Key levers of decarbonisation

Three key levers are reshaping the industry’s environmental profile. The first is energy.

Cement production is highly energy-intensive, and producers are increasingly adopting waste heat recovery systems (WHRS) and solar to cut both emissions and costs.

WHRS capture exhaust heat from the kiln to drive turbines, generating power at a fraction of the cost of grid electricity with zero incremental emissions.

The second is clinker substitution. Clinker, the carbon-intensive material produced in kilns, is the main source of Scope 1 emissions in cement manufacturing.

Replacing part of it with industrial by-products such as fly ash or slag lowers both emissions and production costs, while also repurposing large waste streams that would otherwise pollute both land and water. 

See also: The modular building blocks for our future cities

The third is the use of alternative fuels through higher thermal substitution rates (TSR), replacing fossil fuels with materials like waste, biomass, and municipal residues.

The high-temperature cement kilns also provide a controlled environment that can significantly reduce the CO2-equivalent impact compared to traditional incineration or pyrolysis, and allows for the “safe and harmless” co-processing of hazardous industrial and medical waste.

In addition, plastic waste that is not processed in those kilns does not simply disappear. Instead, it ends up in rivers, oceans, or is openly incinerated in conditions that release far more harmful toxins than controlled combustion in an industrial kiln.

Together, these shifts reduce emissions, lower costs, and improve the sector’s role in wider waste management and decarbonisation systems.

Efficiency gains

Leading Emerging Markets companies in this space are achieving Scope 1 intensities materially below the IEA global sector average.

Crucially, this performance is being achieved primarily through product and process efficiency rather than fuel switching, which means there is significant further upside as alternative fuel infrastructure matures across EM.

For context, European producers routinely operate at thermal substitution rates well above 60%, driven by stricter EU waste management goals, whereas the EM baseline remains at just 10-30%.

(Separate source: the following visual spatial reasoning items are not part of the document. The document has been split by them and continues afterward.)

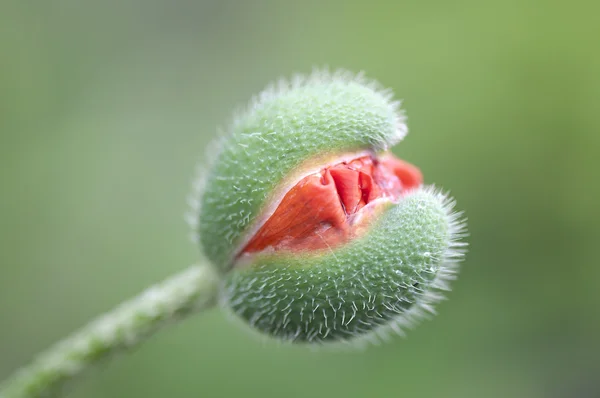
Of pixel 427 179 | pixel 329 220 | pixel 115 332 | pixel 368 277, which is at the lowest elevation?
pixel 368 277

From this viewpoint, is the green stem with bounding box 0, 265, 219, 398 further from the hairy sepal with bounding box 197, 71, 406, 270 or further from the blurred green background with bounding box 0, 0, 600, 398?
the blurred green background with bounding box 0, 0, 600, 398

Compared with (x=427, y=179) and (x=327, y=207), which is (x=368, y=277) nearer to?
(x=327, y=207)

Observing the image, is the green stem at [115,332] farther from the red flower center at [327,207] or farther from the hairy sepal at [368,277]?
the red flower center at [327,207]

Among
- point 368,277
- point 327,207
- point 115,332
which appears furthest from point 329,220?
point 115,332

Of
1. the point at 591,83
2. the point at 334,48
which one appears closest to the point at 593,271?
the point at 591,83

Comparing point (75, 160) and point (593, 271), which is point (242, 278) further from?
point (593, 271)

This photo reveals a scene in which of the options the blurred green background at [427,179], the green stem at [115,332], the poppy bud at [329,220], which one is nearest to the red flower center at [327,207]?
the poppy bud at [329,220]

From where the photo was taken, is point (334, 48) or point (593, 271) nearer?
point (593, 271)
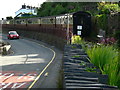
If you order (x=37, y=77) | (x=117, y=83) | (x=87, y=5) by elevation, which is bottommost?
(x=37, y=77)

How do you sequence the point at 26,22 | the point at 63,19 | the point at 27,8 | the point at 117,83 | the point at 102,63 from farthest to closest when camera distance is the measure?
the point at 27,8 < the point at 26,22 < the point at 63,19 < the point at 102,63 < the point at 117,83

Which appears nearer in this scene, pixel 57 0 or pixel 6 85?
pixel 6 85

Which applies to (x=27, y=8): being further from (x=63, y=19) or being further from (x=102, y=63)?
(x=102, y=63)

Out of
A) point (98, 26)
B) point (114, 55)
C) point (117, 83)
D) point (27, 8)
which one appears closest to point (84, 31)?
point (98, 26)

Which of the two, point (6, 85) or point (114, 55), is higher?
point (114, 55)

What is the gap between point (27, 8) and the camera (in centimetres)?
17038

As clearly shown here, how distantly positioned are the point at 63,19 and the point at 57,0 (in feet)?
191

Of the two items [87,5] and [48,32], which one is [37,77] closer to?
[48,32]

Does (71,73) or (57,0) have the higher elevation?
(57,0)

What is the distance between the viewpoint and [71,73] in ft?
19.9

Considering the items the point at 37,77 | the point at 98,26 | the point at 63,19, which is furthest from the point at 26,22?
the point at 37,77

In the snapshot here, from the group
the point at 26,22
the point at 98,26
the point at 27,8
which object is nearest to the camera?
the point at 98,26

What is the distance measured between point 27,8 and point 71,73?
168229 millimetres

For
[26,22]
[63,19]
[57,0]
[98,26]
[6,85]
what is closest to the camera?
[6,85]
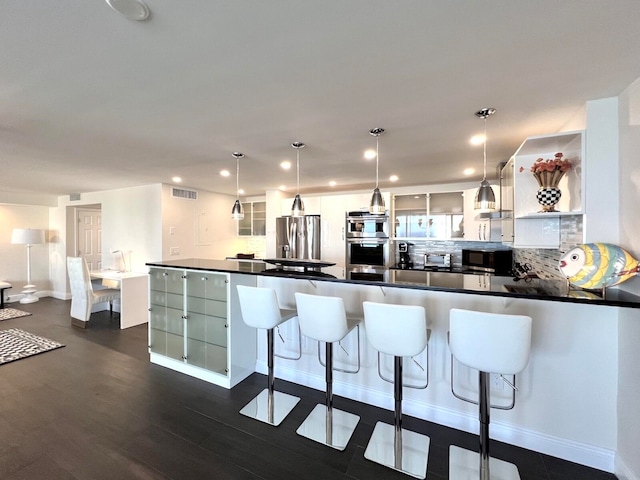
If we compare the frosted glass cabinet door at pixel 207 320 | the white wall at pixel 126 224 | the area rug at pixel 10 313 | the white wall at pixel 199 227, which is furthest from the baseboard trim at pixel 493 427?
the area rug at pixel 10 313

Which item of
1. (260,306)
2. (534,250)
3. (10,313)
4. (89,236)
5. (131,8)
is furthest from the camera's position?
(89,236)

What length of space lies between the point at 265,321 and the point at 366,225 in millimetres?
2825

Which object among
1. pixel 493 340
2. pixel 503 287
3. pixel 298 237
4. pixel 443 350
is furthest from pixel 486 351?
pixel 298 237

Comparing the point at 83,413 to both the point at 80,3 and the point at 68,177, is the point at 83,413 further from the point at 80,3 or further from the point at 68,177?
the point at 68,177

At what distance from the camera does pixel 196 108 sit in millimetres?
1960

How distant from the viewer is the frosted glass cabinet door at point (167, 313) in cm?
296

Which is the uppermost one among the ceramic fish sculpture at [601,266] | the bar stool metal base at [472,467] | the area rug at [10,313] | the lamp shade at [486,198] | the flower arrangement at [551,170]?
the flower arrangement at [551,170]

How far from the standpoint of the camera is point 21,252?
239 inches

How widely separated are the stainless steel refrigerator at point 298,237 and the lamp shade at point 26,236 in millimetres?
5160

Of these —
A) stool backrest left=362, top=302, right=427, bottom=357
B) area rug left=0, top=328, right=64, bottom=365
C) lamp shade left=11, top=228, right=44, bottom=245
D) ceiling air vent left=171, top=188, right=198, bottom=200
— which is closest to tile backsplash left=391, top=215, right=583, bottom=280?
stool backrest left=362, top=302, right=427, bottom=357

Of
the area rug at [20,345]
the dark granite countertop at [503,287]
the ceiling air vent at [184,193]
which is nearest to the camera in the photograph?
the dark granite countertop at [503,287]

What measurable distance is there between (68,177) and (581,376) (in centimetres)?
639

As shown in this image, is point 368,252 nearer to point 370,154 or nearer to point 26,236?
point 370,154

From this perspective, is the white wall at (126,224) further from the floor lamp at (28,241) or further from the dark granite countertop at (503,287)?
the dark granite countertop at (503,287)
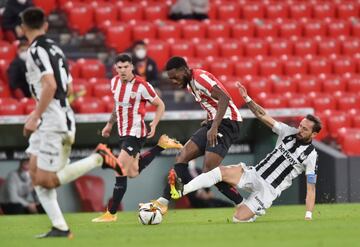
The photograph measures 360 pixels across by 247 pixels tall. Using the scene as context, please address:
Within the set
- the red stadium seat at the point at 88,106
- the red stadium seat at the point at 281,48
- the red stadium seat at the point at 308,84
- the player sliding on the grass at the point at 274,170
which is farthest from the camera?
the red stadium seat at the point at 281,48

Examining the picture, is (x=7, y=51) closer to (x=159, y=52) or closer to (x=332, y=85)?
(x=159, y=52)

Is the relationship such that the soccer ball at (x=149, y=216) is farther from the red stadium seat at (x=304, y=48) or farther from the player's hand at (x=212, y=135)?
the red stadium seat at (x=304, y=48)

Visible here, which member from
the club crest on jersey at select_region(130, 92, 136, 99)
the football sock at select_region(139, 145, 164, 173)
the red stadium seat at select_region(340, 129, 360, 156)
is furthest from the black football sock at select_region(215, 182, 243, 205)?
the red stadium seat at select_region(340, 129, 360, 156)

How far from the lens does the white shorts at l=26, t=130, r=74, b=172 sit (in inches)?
315

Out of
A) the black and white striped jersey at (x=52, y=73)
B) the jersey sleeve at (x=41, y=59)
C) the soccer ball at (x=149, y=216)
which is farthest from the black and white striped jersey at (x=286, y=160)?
the jersey sleeve at (x=41, y=59)

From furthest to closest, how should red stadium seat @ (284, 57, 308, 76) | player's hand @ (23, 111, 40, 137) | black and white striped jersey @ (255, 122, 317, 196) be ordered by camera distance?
red stadium seat @ (284, 57, 308, 76)
black and white striped jersey @ (255, 122, 317, 196)
player's hand @ (23, 111, 40, 137)

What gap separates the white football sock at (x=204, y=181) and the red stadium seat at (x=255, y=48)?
27.6 feet

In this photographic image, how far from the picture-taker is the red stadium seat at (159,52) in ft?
56.4

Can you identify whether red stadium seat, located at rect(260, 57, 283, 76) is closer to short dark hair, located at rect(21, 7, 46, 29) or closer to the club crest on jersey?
the club crest on jersey

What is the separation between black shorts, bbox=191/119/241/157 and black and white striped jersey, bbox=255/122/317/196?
0.44m

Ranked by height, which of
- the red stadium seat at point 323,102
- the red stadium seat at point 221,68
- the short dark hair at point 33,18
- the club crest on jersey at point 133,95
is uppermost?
the short dark hair at point 33,18

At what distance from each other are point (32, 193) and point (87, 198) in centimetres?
94

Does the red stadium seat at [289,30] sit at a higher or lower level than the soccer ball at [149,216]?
higher

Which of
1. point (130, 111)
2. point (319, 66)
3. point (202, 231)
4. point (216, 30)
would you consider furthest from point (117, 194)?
point (319, 66)
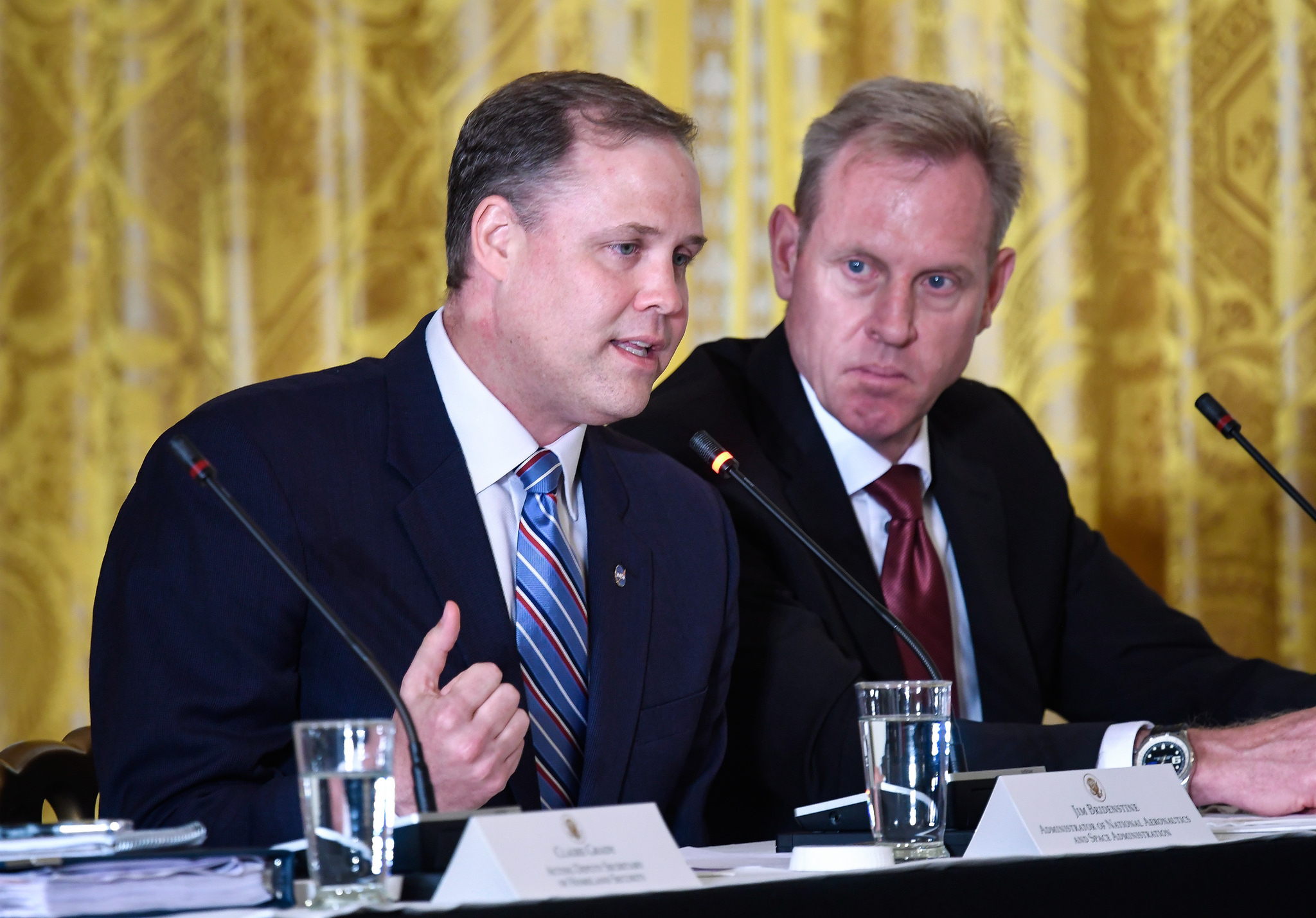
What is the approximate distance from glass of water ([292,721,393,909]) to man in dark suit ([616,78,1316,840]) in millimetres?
1064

ESG challenge & opportunity in cement

For ESG investors, we believe the cement sector presents both a challenge and an opportunity. The challenge is disciplined differentiation: not all cement producers are equal, and the range of environmental, social and governance performance across the sector is wide.

For example, local externalities, such as air quality and quarrying impacts on surrounding communities, are real concerns, and they are precisely where the gap between leaders and laggards is widest.

Passive exclusion fails to distinguish leaders from laggards, and in doing so, potentially deprives the former of capital. 

The opportunity is to back management teams that view sustainability not as a compliance exercise, but as the primary lever of operational efficiency and long-term resilience.

In a sector where energy accounts for roughly a third of operating costs, every tonne of CO2 avoided is also a reduction in the cost of production.